**The request:**
Exact reproduction is required for all entries.

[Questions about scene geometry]
------------------------------------------------
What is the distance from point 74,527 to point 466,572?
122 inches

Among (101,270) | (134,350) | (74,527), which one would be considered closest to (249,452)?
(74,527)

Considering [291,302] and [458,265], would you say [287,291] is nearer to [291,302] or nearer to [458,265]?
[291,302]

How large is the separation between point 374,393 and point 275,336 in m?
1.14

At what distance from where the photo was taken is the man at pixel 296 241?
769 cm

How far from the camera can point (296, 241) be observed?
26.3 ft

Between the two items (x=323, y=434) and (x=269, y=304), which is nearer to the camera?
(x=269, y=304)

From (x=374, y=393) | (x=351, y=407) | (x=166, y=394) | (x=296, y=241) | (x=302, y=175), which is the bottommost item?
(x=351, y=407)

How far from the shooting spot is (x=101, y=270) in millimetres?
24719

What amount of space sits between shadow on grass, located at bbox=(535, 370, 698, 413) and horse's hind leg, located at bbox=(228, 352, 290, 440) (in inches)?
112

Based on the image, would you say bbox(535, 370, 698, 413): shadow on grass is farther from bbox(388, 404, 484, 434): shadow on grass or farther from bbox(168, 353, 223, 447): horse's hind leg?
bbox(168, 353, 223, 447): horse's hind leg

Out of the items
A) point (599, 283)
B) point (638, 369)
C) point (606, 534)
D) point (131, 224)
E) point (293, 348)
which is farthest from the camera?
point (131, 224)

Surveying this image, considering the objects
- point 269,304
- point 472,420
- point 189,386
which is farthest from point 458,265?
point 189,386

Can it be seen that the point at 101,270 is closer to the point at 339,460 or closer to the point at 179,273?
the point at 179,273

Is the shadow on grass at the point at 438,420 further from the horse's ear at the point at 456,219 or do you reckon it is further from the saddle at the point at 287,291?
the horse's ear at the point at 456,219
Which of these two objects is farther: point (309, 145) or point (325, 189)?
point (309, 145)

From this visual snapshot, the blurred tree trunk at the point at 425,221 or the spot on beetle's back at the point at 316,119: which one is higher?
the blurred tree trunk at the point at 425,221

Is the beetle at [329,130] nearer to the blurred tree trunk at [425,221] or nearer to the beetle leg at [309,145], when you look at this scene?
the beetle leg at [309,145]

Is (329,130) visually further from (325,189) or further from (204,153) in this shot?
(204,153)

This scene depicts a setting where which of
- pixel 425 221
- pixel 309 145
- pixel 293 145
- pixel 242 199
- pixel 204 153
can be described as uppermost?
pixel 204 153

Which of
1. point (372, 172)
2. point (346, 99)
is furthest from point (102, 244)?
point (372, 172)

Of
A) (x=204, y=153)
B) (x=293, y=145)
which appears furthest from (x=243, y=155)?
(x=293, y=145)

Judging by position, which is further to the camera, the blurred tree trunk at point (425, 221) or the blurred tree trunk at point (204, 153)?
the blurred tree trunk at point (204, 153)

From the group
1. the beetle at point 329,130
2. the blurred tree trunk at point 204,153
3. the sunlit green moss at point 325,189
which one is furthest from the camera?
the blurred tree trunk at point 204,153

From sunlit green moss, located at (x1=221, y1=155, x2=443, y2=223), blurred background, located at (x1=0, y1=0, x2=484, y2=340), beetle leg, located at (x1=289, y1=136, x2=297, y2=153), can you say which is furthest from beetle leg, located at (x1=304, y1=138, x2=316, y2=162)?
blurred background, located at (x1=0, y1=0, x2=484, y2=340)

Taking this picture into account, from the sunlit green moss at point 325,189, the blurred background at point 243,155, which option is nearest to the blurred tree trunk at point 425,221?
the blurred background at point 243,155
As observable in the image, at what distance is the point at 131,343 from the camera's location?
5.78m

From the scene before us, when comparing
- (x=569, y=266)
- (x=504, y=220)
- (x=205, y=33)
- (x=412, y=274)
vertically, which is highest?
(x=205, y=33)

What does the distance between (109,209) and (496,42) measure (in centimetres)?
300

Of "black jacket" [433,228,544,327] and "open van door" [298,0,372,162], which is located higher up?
------------------------------------------------
**Solution for this task:**
What is the distance from point 74,527 to point 466,572?
122 inches

Among (101,270) | (134,350) | (74,527), which one would be considered closest to (249,452)?
(74,527)

Considering [291,302] and [458,265], would you say [287,291] is nearer to [291,302] or nearer to [458,265]?
[291,302]

How large is the separation between point 374,393 and point 275,336 in m?
1.14

At what distance from where the photo was taken is the man at pixel 296 241?
769 cm

How far from the camera can point (296, 241) be observed?
26.3 ft

Between the two items (x=323, y=434) and (x=269, y=304), which is nearer to the camera?
(x=269, y=304)

From (x=374, y=393) | (x=351, y=407) | (x=166, y=394) | (x=296, y=241) | (x=302, y=175), which is the bottommost item?
(x=351, y=407)

How far from the shooting spot is (x=101, y=270) in millimetres?
24719

What amount of space sits between shadow on grass, located at bbox=(535, 370, 698, 413) and horse's hind leg, located at bbox=(228, 352, 290, 440) (in inches)?
112

Based on the image, would you say bbox(535, 370, 698, 413): shadow on grass is farther from bbox(388, 404, 484, 434): shadow on grass or farther from bbox(168, 353, 223, 447): horse's hind leg?
bbox(168, 353, 223, 447): horse's hind leg

Out of the items
A) point (599, 283)
B) point (638, 369)
C) point (606, 534)
D) point (131, 224)
E) point (293, 348)
which is farthest from the camera?
point (131, 224)

Surveying this image, considering the objects
- point 269,304
- point 472,420
- point 189,386
which is farthest from point 458,265?
point 189,386

Can it be seen that the point at 101,270 is closer to the point at 339,460 or closer to the point at 179,273?
the point at 179,273

Is the shadow on grass at the point at 438,420 further from the horse's ear at the point at 456,219 or do you reckon it is further from the saddle at the point at 287,291?
the horse's ear at the point at 456,219
Which of these two objects is farther: point (309, 145) or point (325, 189)?
point (309, 145)

From this visual snapshot, the blurred tree trunk at the point at 425,221 or the spot on beetle's back at the point at 316,119: which one is higher?
the blurred tree trunk at the point at 425,221

Is the beetle at [329,130] nearer to the blurred tree trunk at [425,221] or nearer to the beetle leg at [309,145], when you look at this scene?
the beetle leg at [309,145]

Is (329,130) visually further from (325,189) or further from (204,153) in this shot?
(204,153)

This scene depicts a setting where which of
- pixel 425 221
- pixel 309 145
- pixel 293 145
- pixel 242 199
- pixel 204 153
can be described as uppermost?
pixel 204 153

Which of
1. point (372, 172)
2. point (346, 99)
is furthest from point (102, 244)?
point (372, 172)

Of
A) (x=204, y=153)
B) (x=293, y=145)
which appears furthest from (x=243, y=155)?
(x=293, y=145)

Judging by position, which is further to the camera, the blurred tree trunk at point (425, 221) or the blurred tree trunk at point (204, 153)?
the blurred tree trunk at point (204, 153)

From the group
1. the beetle at point 329,130
2. the blurred tree trunk at point 204,153
3. the sunlit green moss at point 325,189
which one is furthest from the camera?
the blurred tree trunk at point 204,153

From sunlit green moss, located at (x1=221, y1=155, x2=443, y2=223), blurred background, located at (x1=0, y1=0, x2=484, y2=340), beetle leg, located at (x1=289, y1=136, x2=297, y2=153), can you say which is furthest from beetle leg, located at (x1=304, y1=138, x2=316, y2=162)?
blurred background, located at (x1=0, y1=0, x2=484, y2=340)

Taking this picture into account, from the sunlit green moss at point 325,189, the blurred background at point 243,155, which option is nearest to the blurred tree trunk at point 425,221?
the blurred background at point 243,155
As observable in the image, at what distance is the point at 131,343 from the camera's location?
5.78m

From the scene before us, when comparing
- (x=569, y=266)
- (x=504, y=220)
- (x=205, y=33)
- (x=412, y=274)
vertically, which is highest?
(x=205, y=33)

What does the distance between (109,209) and (496,42) measure (in centimetres)?
300

Of "black jacket" [433,228,544,327] and "open van door" [298,0,372,162], which is located higher up?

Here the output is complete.